Exercise → Could you find every line in the records below that contains the word "Director" and copy it?

Extracted entries →
---

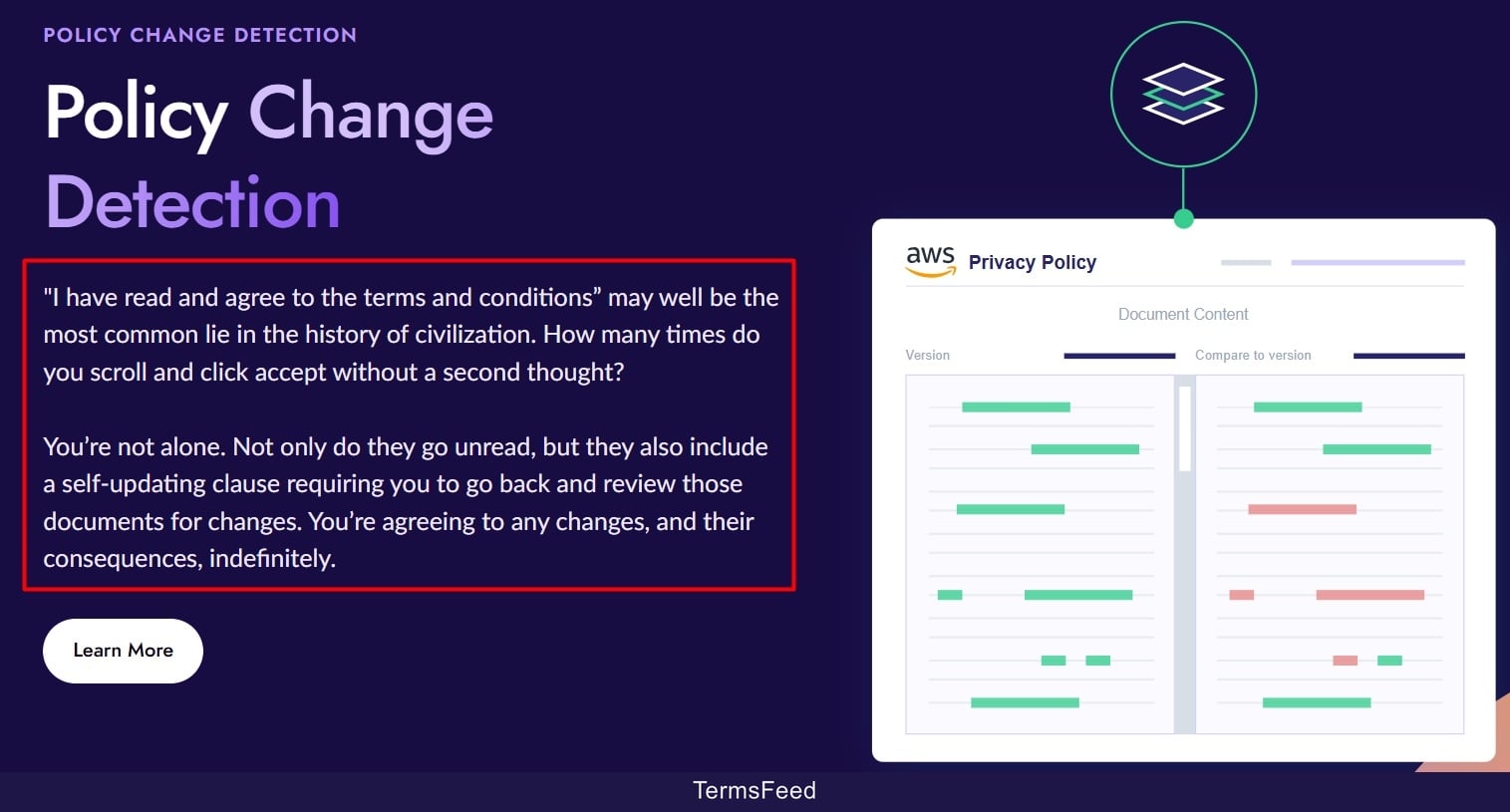 POLICY CHANGE DETECTION

Policy Change Detection

"I have read and agree to the terms and conditions” may well be the most common lie in the history of civilization. How many times do you scroll and click accept without a second thought?

You’re not alone. Not only do they go unread, but they also include a self-updating clause requiring you to go back and review those documents for changes. You’re agreeing to any changes, and their consequences, indefinitely.

Learn More

aws Privacy Policy

Document Content

Version

Compare to version

TermsFeed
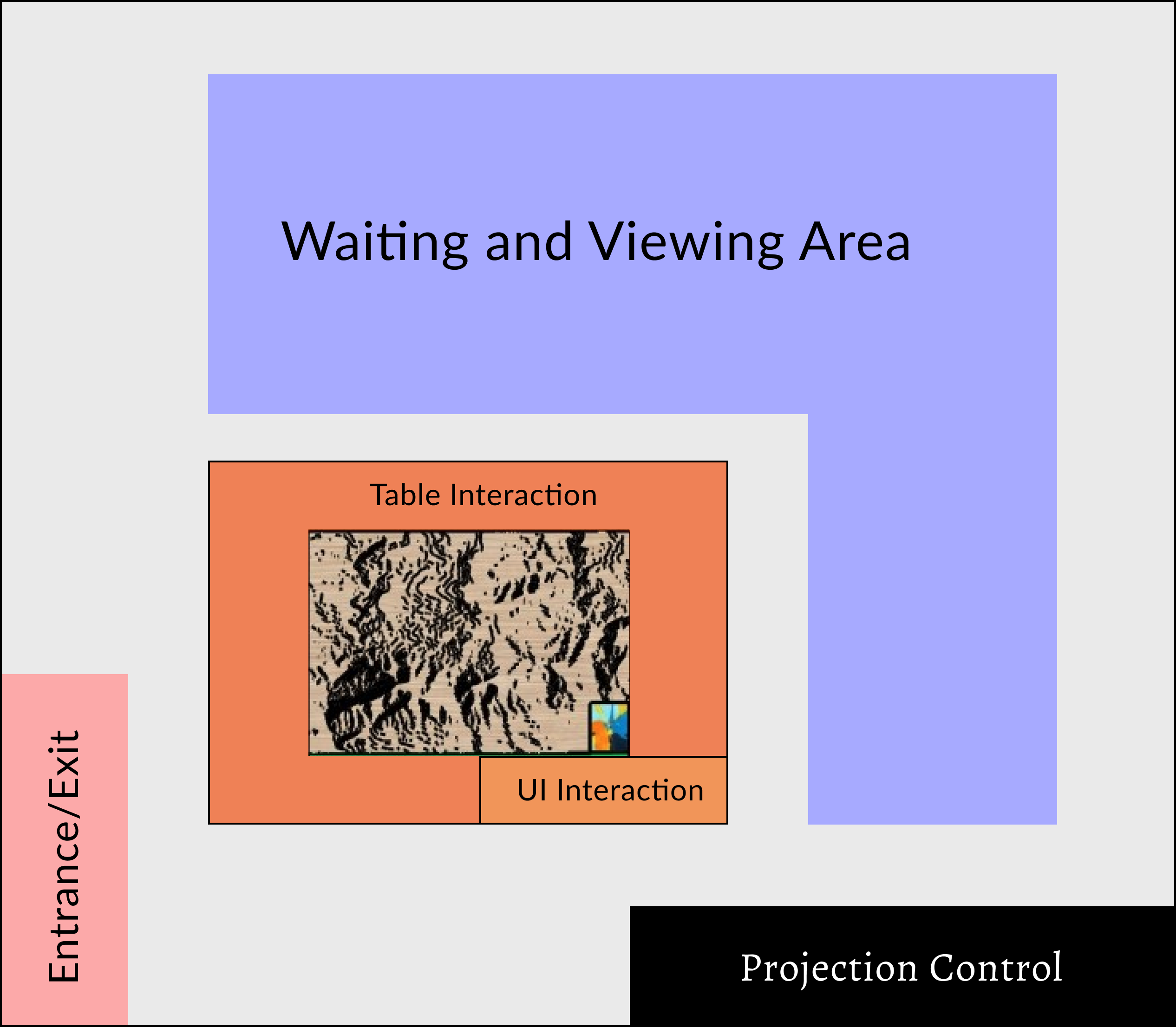 Waiting and Viewing Area

Table Interaction

UI Interaction

Entrance/Exit

Projection Control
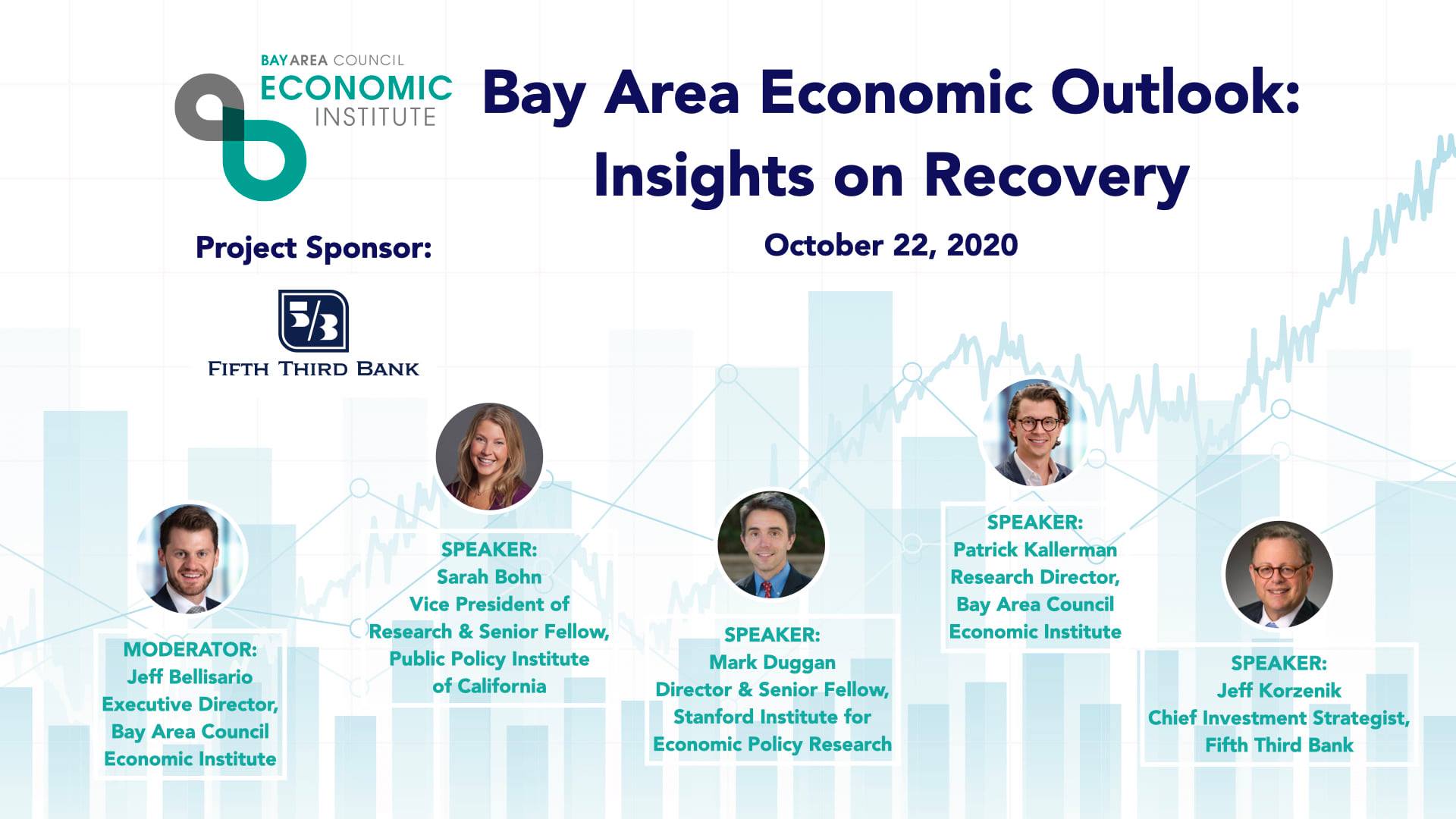 BAY AREA COUNCIL
ECONOMIC
INSTITUTE

Bay Area Economic Outlook: Insights on Recovery

October 22, 2020

Project Sponsor:

5/3
FIFTH THIRD BANK

MODERATOR:
Jeff Bellisario
Executive Director,
Bay Area Council
Economic Institute

SPEAKER:
Sarah Bohn
Vice President of
Research & Senior Fellow,
Public Policy Institute
of California

SPEAKER:
Mark Duggan
Director & Senior Fellow,
Stanford Institute for
Economic Policy Research

SPEAKER:
Patrick Kallerman
Research Director,
Bay Area Council
Economic Institute

SPEAKER:
Jeff Korzenik
Chief Investment Strategist,
Fifth Third Bank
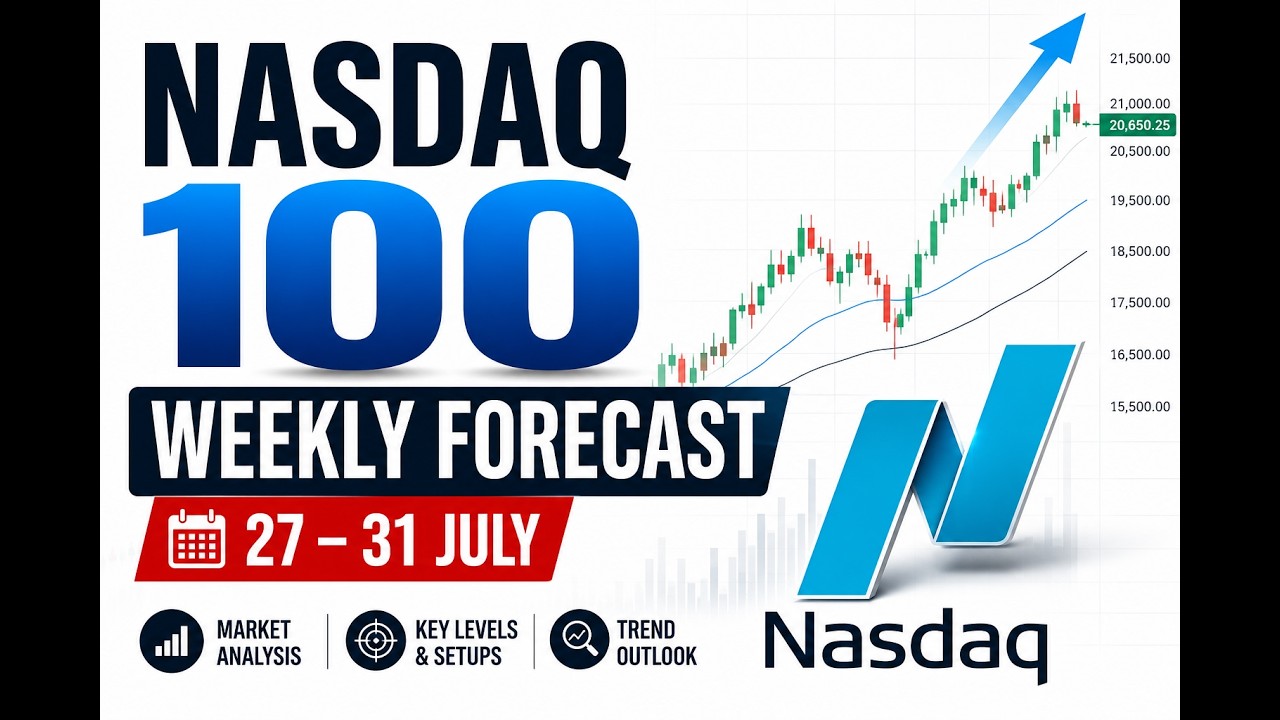 NASDAQ 100

WEEKLY FORECAST

27 – 31 JULY

MARKET ANALYSIS

KEY LEVELS & SETUPS

TREND OUTLOOK

21,500.00
21,000.00
20,650.25
20,500.00
19,500.00
18,500.00
17,500.00
16,500.00
15,500.00

Nasdaq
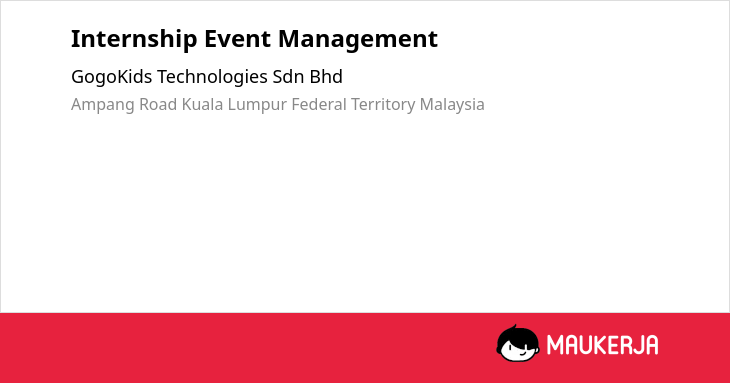 Internship Event Management

GogoKids Technologies Sdn Bhd

Ampang Road Kuala Lumpur Federal Territory Malaysia

MAUKERJA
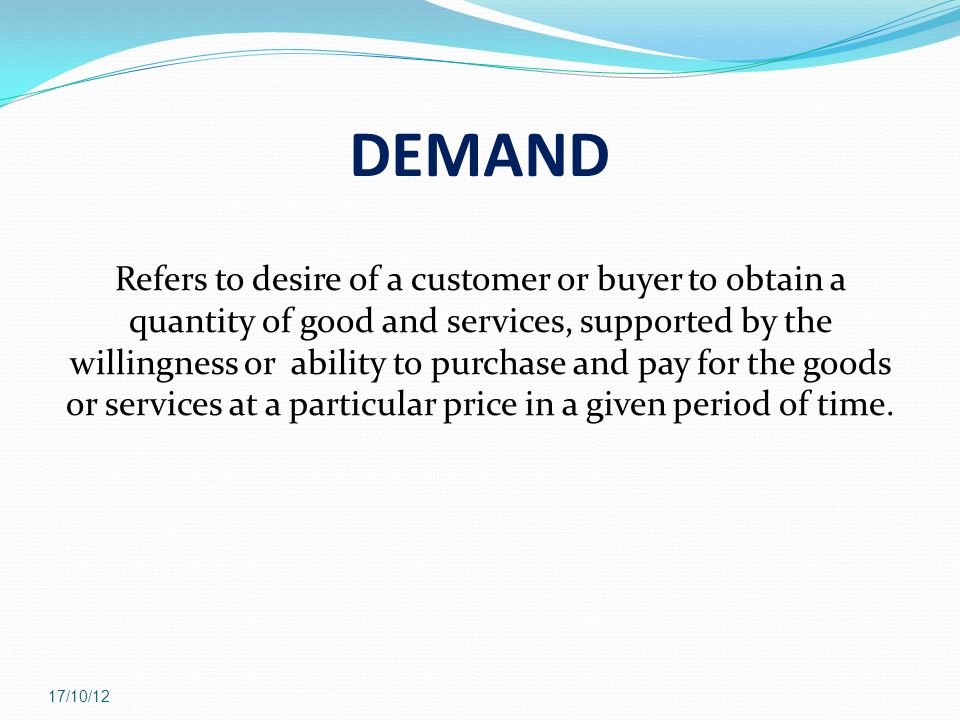 DEMAND

Refers to desire of a customer or buyer to obtain a quantity of good and services, supported by the willingness or ability to purchase and pay for the goods or services at a particular price in a given period of time.

17/10/12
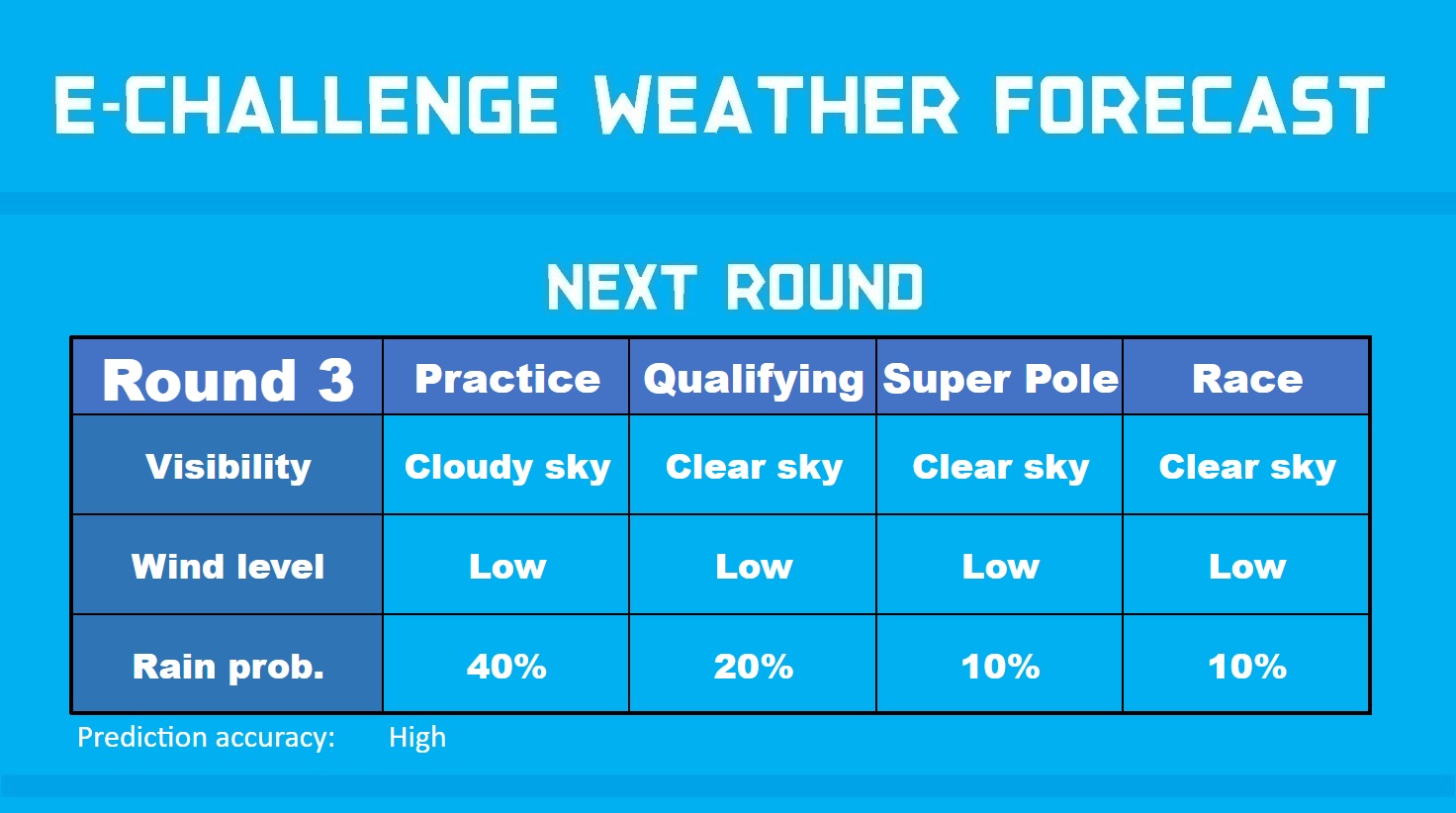 E-CHALLENGE WEATHER FORECAST

NEXT ROUND

| Round 3 | Practice | Qualifying | Super Pole | Race |
|---|---|---|---|---|
| Visibility | Cloudy sky | Clear sky | Clear sky | Clear sky |
| Wind level | Low | Low | Low | Low |
| Rain prob. | 40% | 20% | 10% | 10% |

Prediction accuracy: High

---

Exercise answer →
Executive Director,
Director & Senior Fellow,
Research Director,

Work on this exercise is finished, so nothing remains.